Under its forward-guidance policy announced Aug. 7, the Bank of England has pledged to keep the benchmark rate at 0.5 percent at least until unemployment falls to 7 percent, subject to caveats on inflation and financial stability. It projected that to occur at the end of 2016.
Robust job creation over the summer, which has cut the jobless rate to 7.7 percent from 7.8 percent, has surprised BOE officials, who are now preparing to revise their forecasts for growth, unemployment and inflation.
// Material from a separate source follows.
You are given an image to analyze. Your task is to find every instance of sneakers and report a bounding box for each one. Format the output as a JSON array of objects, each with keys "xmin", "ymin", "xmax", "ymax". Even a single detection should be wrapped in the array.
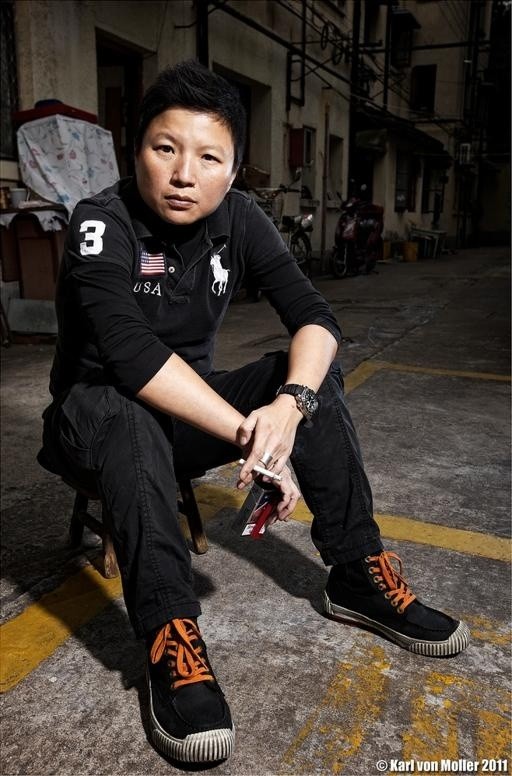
[
  {"xmin": 138, "ymin": 617, "xmax": 237, "ymax": 766},
  {"xmin": 322, "ymin": 549, "xmax": 470, "ymax": 657}
]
Former policy maker Andrew Sentance told Bloomberg Television today that the Bank of England may say the jobless rate will reach 7 percent by late 2015, though he said officials should be preparing the ground for an interest-rate increase before then with inflation at risk of climbing above 3 percent next year. A YouGov Plc (YOU) survey yesterday showed a jump in inflation expectations after energy suppliers raised prices by about 10 percent.
Carney, who played down the rise in inflation expectations in comments to reporters late yesterday, said the recovery is strengthening but there was no question of withdrawing stimulus until it has “really gained that traction.”
Today’s first estimate of third-quarter growth is based on about 44 percent of total data that will inform the final reading. Second-quarter GDP was revised up by 0.1 percentage point after the initial estimate.
In Japan, prices ended four years of declines, signaling progress in Prime Minister Shinzo Abe’s campaign to stamp out deflation and drive a sustained economic revival.
Prices excluding energy and fresh food were unchanged from a year earlier, after sliding every month since December 2008, the statistics bureau said today in Tokyo. That matched the median forecast of 19 economists in a Bloomberg News survey.
Elsewhere today in the Asia-Pacific region, South Korea said the economy expanded a more-than-forecast 1.1 percent in the third quarter from the previous period. The Philippines said imports rose 6.9 percent in August from a year earlier, a slower pace than in July.
German business confidence unexpectedly decreased for the first time in six months in October. The Ifo institute’s business climate index, based on a survey of 7,000 executives, fell to 107.4 from 107.7 in September. That compares with a median forecast of 108 in a Bloomberg News survey of 39 economists.
U.S. data due today include durable-goods orders for September and October consumer confidence.
The U.K. economy expanded 1.5 percent in the third quarter from a year earlier, up from 1.3 percent in the previous three months. For a second consecutive quarter, services, production and manufacturing, construction and agriculture all expanded. The International Monetary Fund predicts U.K. growth of 1.4 percent this year.
The economy has grown 3 percent since Prime Minister David Cameron took office in 2010. He’s counting on keeping the momentum as his Conservative Party trails behind the Labour opposition with 1 1/2 years to go before the next election.
“Today’s encouraging GDP growth figures are another sign we are turning a corner -- building an economy for hardworking people,” Cameron said on Twitter today.
His strategy includes easing deposit requirements for Britons struggling to get onto the property ladder. The program has stoked warnings of a property bubble and its effects were evident in today’s figures, with services contributing three quarters of the growth in the third quarter.
Services, the largest part of the economy, expanded 0.7 percent from the second quarter, the most since the third quarter of 2012, and output is now back above its peak in early 2008. Growth was led by business services and finance, in particular architectural and engineering services. The next strongest category was distribution, hotels and restaurants, which was driven by retail sales.
Construction grew 2.5 percent, the most since 2010. Industrial product rose 0.5 percent, with manufacturing growing 0.9 percent.
Exports and business investment are lagging behind, and consumers may struggle to continue driving growth as inflation of 2.7 percent runs at almost four times the pace of wage increases.
“Whilst consumer confidence may be showing signs of improvement, we expect that household incomes will remain under pressure,” said Michael Sharp, chief executive officer of London-based retailer Debenhams Plc. (DEB) “We remain cautious about the strength and pace of any consumer recovery in 2014.”